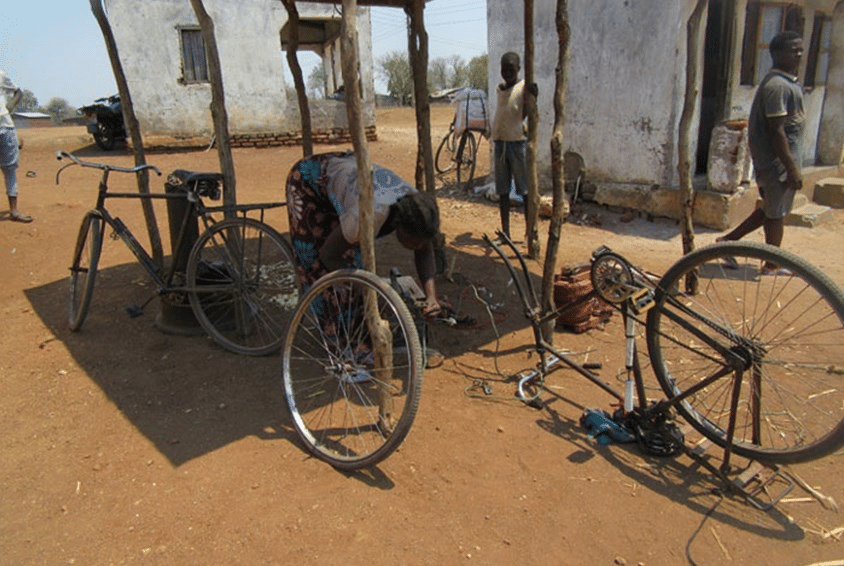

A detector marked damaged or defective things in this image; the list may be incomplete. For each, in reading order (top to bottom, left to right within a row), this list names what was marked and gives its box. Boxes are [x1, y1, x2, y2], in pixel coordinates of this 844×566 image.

detached bicycle wheel [436, 131, 454, 174]
detached bicycle wheel [454, 130, 474, 190]
detached bicycle wheel [69, 211, 104, 330]
detached bicycle wheel [188, 220, 300, 358]
detached bicycle wheel [282, 270, 422, 470]
detached bicycle wheel [648, 242, 844, 464]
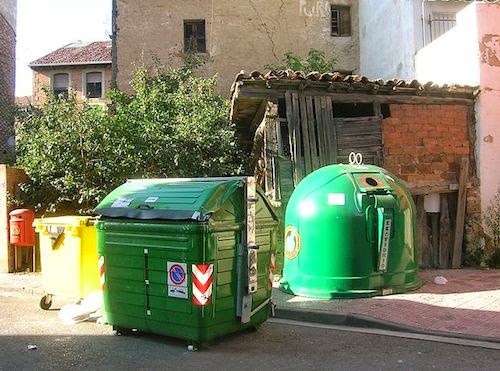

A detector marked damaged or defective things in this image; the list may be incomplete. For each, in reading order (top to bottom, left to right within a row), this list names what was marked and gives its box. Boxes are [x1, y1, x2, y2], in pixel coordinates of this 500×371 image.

plaster peeling wall [115, 0, 360, 95]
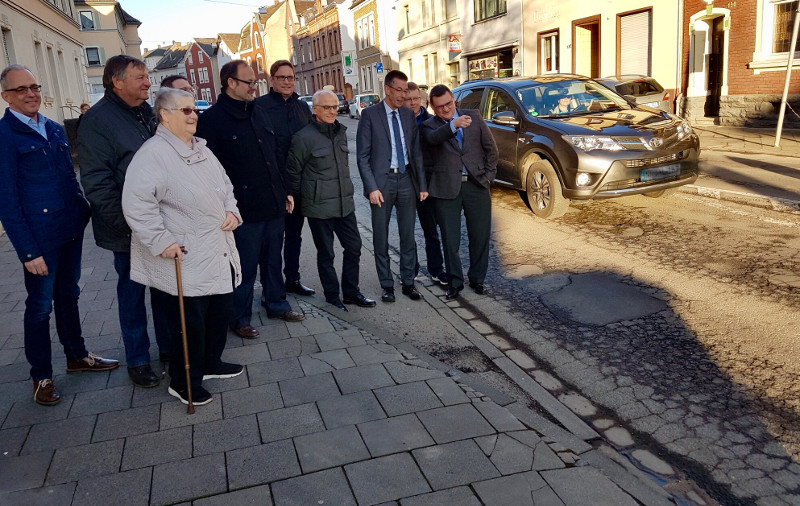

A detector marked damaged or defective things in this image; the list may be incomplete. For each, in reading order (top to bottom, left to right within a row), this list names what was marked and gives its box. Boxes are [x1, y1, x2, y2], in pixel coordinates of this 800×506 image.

cracked asphalt [336, 115, 800, 506]
pothole in asphalt [536, 274, 668, 326]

+-------+

== ACTION ITEM ==
Every entry above is to be transcribed exactly, with all pictures left out.

== RESULT FOR THIS TASK ==
A detector marked damaged or defective things in this image; the list may be incomplete. For each, in reading order (top to bottom, left to right within a row), this list names what was marked and gives its box. Boxes are [x1, y1, x2, y2], in pixel coordinates of this 844×566 image.

detached bicycle wheel [436, 131, 454, 174]
detached bicycle wheel [454, 130, 474, 190]
detached bicycle wheel [69, 211, 104, 330]
detached bicycle wheel [188, 220, 300, 358]
detached bicycle wheel [282, 270, 422, 470]
detached bicycle wheel [648, 242, 844, 464]

A detector marked damaged or defective things in this image; the list may be incomplete. For each, in reading order (top to bottom, left to right within a row), this list names what was marked and gives its box. Boxes are [x1, y1, x2, y2], in pixel coordinates of this 500×371 image.

plaster peeling wall [115, 0, 360, 95]

A detector marked damaged or defective things in this image; the list may be incomplete. For each, in reading order (top to bottom, left to right within a row), this list names what was marked and gives its box. Boxes are [x1, y1, x2, y2], in pixel coordinates of this 800×506 image.

cracked asphalt [336, 115, 800, 506]
pothole in asphalt [536, 274, 668, 326]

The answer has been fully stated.